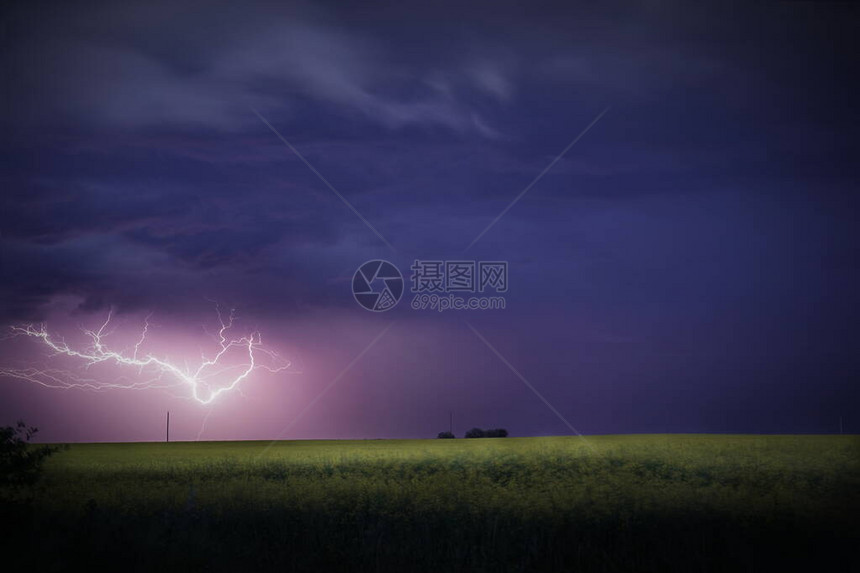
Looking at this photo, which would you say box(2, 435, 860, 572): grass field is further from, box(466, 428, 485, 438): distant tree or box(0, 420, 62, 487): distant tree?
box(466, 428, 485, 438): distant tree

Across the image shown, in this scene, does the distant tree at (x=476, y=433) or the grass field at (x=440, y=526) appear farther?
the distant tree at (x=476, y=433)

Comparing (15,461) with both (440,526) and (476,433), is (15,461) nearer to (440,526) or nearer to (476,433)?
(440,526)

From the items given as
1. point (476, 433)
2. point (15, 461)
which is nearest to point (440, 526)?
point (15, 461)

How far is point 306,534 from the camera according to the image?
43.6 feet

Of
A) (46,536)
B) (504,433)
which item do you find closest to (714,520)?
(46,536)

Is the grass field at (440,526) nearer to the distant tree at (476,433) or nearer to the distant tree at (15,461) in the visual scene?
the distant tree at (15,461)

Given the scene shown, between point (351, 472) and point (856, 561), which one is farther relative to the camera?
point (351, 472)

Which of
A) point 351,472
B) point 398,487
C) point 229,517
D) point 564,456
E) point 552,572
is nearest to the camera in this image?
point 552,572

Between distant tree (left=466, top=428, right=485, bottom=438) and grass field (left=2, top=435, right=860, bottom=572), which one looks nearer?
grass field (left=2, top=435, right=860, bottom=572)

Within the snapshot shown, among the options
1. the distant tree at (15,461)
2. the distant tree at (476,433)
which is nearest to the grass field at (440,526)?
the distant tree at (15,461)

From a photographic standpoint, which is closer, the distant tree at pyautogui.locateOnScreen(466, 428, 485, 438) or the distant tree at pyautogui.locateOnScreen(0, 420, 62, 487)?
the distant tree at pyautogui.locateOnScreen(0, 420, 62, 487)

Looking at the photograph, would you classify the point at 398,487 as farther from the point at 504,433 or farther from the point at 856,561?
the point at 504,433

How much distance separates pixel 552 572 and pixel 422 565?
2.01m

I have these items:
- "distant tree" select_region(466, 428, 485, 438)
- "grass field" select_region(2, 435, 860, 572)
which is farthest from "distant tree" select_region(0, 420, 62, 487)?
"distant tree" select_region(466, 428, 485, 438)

* * *

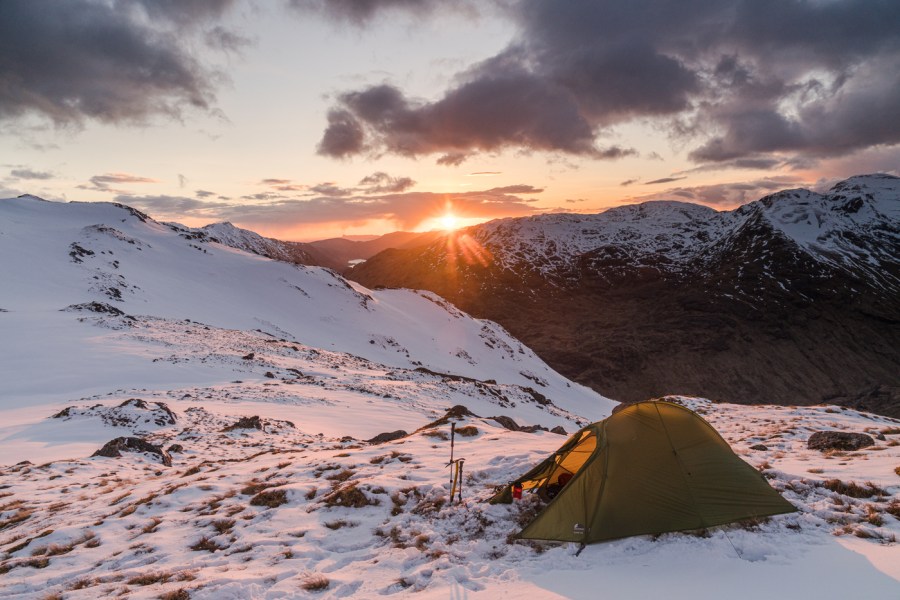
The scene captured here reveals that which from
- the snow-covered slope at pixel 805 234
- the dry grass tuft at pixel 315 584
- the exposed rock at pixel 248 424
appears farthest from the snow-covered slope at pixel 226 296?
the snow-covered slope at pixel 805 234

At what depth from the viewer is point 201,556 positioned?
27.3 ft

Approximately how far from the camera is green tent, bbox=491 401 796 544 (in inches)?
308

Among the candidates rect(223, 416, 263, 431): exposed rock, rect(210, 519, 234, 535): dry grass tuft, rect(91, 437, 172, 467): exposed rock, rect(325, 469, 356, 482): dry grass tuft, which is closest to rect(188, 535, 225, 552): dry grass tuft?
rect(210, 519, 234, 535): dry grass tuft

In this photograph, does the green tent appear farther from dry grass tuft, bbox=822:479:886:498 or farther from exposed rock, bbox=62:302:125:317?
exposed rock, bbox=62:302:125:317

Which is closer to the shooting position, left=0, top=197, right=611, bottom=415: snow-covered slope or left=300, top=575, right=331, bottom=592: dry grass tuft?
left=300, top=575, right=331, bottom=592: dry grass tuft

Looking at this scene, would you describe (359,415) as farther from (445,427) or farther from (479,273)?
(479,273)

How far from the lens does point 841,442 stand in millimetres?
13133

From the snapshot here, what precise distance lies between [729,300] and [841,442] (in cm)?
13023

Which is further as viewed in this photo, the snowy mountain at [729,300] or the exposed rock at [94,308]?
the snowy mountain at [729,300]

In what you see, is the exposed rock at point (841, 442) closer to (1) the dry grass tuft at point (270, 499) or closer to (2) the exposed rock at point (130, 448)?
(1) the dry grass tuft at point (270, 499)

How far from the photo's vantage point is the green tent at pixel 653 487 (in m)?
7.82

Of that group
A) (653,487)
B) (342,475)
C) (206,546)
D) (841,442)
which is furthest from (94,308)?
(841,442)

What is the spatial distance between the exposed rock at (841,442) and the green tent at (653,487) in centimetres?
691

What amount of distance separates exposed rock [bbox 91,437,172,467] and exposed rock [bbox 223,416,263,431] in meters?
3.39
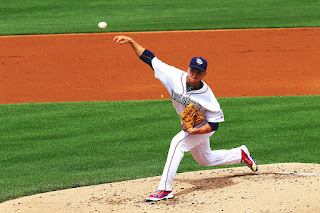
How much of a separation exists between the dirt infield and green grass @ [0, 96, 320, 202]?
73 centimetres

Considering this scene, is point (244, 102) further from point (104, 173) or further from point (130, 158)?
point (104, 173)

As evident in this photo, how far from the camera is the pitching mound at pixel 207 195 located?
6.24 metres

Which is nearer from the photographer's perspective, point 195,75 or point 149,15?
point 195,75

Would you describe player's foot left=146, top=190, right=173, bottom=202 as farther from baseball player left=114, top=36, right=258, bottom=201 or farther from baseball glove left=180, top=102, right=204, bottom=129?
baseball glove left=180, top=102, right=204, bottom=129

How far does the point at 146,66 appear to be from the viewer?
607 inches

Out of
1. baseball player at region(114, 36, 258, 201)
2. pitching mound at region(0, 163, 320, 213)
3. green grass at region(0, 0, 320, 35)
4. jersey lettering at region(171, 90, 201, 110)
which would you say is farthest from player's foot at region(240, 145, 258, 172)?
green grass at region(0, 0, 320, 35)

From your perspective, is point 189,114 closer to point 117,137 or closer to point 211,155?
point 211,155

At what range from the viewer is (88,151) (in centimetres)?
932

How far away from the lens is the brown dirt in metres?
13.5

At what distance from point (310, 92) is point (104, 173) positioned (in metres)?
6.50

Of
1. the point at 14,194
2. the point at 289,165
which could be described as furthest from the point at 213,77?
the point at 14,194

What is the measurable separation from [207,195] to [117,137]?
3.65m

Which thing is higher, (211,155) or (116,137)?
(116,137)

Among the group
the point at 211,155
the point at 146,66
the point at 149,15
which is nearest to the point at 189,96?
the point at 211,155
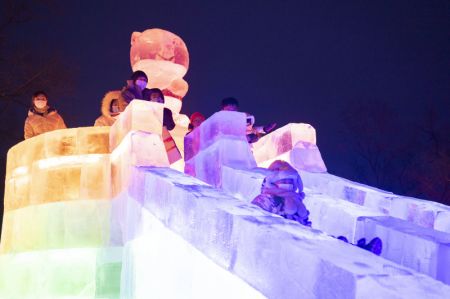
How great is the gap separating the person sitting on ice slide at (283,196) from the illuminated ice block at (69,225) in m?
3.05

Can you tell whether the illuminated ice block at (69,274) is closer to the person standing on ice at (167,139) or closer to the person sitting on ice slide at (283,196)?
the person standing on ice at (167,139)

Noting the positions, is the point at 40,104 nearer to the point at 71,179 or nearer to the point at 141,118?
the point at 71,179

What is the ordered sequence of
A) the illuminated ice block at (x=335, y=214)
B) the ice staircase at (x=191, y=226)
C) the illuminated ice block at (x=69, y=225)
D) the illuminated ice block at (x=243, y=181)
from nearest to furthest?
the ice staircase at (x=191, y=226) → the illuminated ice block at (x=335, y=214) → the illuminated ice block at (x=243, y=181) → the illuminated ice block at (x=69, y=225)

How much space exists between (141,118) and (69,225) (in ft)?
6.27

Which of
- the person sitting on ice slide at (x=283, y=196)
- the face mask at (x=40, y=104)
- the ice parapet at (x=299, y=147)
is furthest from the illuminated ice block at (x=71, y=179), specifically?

▸ **Problem to solve**:
Find every line above that contains the string "farthest" with matching case, and copy each of those lines.

▸ **Problem solution**:
which is farthest from "distant tree" select_region(0, 420, 62, 487)?
appears farthest from the snow-covered slope at pixel 226 296?
which would you say is farthest from player's foot at region(240, 145, 258, 172)?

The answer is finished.